Prosegui l'articolo sulle Indicazioni nazionali per i licei a partire dall'ultima frase riportata.

[BRANO SCELTO]

------------

SCUOLA

Anche i licei devono diventare
"laboratori" del sapere

Ethel Serravalle, il Sussidiario 27.4.2010

Per ragionare sulle Indicazioni nazionali è inevitabile partire dall’autonomia delle istituzioni scolastiche e dal superamento dei “programmi” tradizionali, mandati in soffitta dalla distinzione tra lineamenti generali del sistema d’istruzione, oggetto di norma parlamentare, e loro attuazione di cui è la scuola militante a portare diretta responsabilità, in misura decisamente più netta rispetto al passato. Se non ricordo male il lungo dibattito sull’autonomia, la decisione di concederne significative quote alle scuole, soprattutto sul piano didattico e organizzativo, fu motivata dall’esigenza di migliorarne efficacia e qualità di risultati, già allora non esaltanti, e parlo di circa vent’anni fa.

Parve allora che la valorizzazione della professionalità dei docenti e la pratica dell’autogoverno giustificassero e quasi imponessero una maggiore flessibilità operativa per passare concretamente dalla logica dell’adempimento formale al perseguimento di risultati reali, in quanto tali verificabili. Il rischio che l’enfasi posta sulle situazioni specifiche delle singole scuole riducesse di fatto lo slancio operativo e facesse perdere di vista gli importanti obiettivi culturali e formativi su cui tutto il paese doveva impegnarsi venne fronteggiato con il ricorso ad Indicazioni nazionali a cui fare riferimento nella formulazione dei POF. Quelle per il primo ciclo già ci sono e sono probabilmente da rivedere. Quelle per i licei sono finalmente in arrivo e ne possiamo parlare, azzuffandoci quanto basta.

Sotto questo profilo le Indicazioni nazionali, oggi per i licei, domani per l’istruzione tecnica, dopodomani per l’istruzione professionale potranno davvero rappresentare un fondamentale strumento di orientamento per scelte consapevoli e informate. Paradossalmente, ma non troppo, nel redigerle si dovrebbe tener conto della necessità di evitare sia le formulazioni ambigue, sia il ricorso a termini troppo tecnici e/o iniziatici con l’aggravante di minuziosi elenchi di traguardi intermedi che appartengono, quelli sì, alla competenza dei docenti per essere chiaramente leggibili e comprensibili da parte degli studenti chiamati a valutare la propria disponibilità ad occuparsi fattivamente per anni ed anni di ciò che il menù prevede, regolandosi di conseguenza.

E se una cattiva politica scolastica e la demagogia imperante hanno via via confuso le acque e le menti sul ruolo della scuola, sul valore della cultura nelle sue molteplici componenti, sugli obiettivi da raggiungere per proseguire gli studi a livello universitario, per entrare a fronte alta nel mondo del lavoro, per affrontare le sfide dell’istruzione permanente che riguardano tutti, non è vietato svoltare e le Indicazioni nazionali possono aiutare a farlo nella direzione giusta, quanto più saranno oneste e limpide nell’individuare ed esplicitare l’asse culturale portante di ciascun percorso e le modalità di approccio che il suo approfondimento comporta.

------------

[RIGHE FORNITE]

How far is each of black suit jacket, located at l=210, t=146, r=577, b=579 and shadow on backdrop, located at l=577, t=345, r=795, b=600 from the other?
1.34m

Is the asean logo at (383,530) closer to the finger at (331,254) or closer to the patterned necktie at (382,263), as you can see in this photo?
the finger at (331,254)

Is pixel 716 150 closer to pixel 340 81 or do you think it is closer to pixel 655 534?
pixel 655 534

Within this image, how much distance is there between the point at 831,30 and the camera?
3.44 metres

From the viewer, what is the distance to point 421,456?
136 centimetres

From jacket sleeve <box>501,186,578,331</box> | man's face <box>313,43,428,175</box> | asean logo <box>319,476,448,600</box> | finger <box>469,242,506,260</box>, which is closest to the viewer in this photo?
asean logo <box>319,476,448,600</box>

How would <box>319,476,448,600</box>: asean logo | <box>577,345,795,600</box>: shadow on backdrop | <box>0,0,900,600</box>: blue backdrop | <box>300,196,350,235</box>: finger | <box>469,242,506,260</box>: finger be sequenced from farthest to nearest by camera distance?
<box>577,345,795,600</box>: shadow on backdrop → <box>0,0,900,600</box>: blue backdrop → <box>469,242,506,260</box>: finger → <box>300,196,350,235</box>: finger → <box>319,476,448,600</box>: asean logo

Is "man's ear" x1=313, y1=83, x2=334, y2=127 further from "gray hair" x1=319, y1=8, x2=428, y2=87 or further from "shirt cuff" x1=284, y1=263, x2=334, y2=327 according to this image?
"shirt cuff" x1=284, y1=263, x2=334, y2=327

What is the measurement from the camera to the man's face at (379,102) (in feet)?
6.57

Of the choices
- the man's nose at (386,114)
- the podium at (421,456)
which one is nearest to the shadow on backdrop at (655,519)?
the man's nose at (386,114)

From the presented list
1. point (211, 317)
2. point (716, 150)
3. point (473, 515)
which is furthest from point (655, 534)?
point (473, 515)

------------

[RISPOSTA ATTESA]
Quelle per i licei hanno questo pregio, proprio perché corrispondono a ciò che normalmente intendiamo per formazione liceale: se un aspetto è carente, e penso soprattutto agli studenti e alla noia con cui sovente vivono la scuola, è una più netta presa di posizione a favore dei laboratori e del loro uso sistematico nella didattica, di tutte le discipline, ciascuna con le sue peculiarità operative.

La nostra è una scuola in cui si parla troppo e si valorizza troppo poco il riscontro sistematico di elaborazioni autonome e di applicazioni concrete, individuali e di gruppo, il più possibile creative, concernenti ciò che ciascuno viene apprendendo. Sto parlando delle competenze che nella pratica dei docenti bravi venivano accuratamente sviluppate e verificate, prima o dopo che Berta smettesse di filare. Proprio nella scuola delle competenze sarebbe il caso che si evitasse la tradizionale overdose quotidiana di passività. E non tanto riducendo l’orario, quanto passando molto del tempo previsto in laboratorio, che può essere anche l’aula, per alcune materie, purché l’unico verbo da coniugare non sia ascoltare.

Quanto alla scelta dei contenuti, due cose non andrebbero mai dimenticate. La prima è che la scuola secondaria superiore è il luogo in cui si viene costruendo, attraverso l’istruzione e l’apprendimento, non solo l’identità di ciascun individuo, ma anche quella di una consistente parte della popolazione, se non altro in termini di conoscenza dei valori fondamentali, delle memorie comuni, della capacità di convivere, dialogare e collaborare, senza perciò pretendere che tutti si appassionino agli stessi campi del sapere o che tutti vogliano realizzarsi facendo lo stesso lavoro.

La seconda è che siamo una nazione con una sua identità: linguistica, culturale, storica, artistica, di ricerca scientifica e matematica, di impostazioni giuridiche ed economiche, di stili produttivi, e che la scuola non può trascurare per nessun ambito i saperi generalmente condivisi all’effettivo livello di maturazione raggiunto. Sarà semmai una intelligente ed aggiornata attività didattica e organizzativa da svolgere soprattutto in laboratorio, di fronte a problemi da risolvere e a progetti da realizzare, a far cogliere nuove possibili integrazioni, aggregazioni, trasversalità che costituiscono nuovi potenziali orizzonti della conoscenza teorica e della prassi operativa. E questo vale per i licei, per l’istruzione tecnica e professionale e per gli stessi corsi di formazione professionale.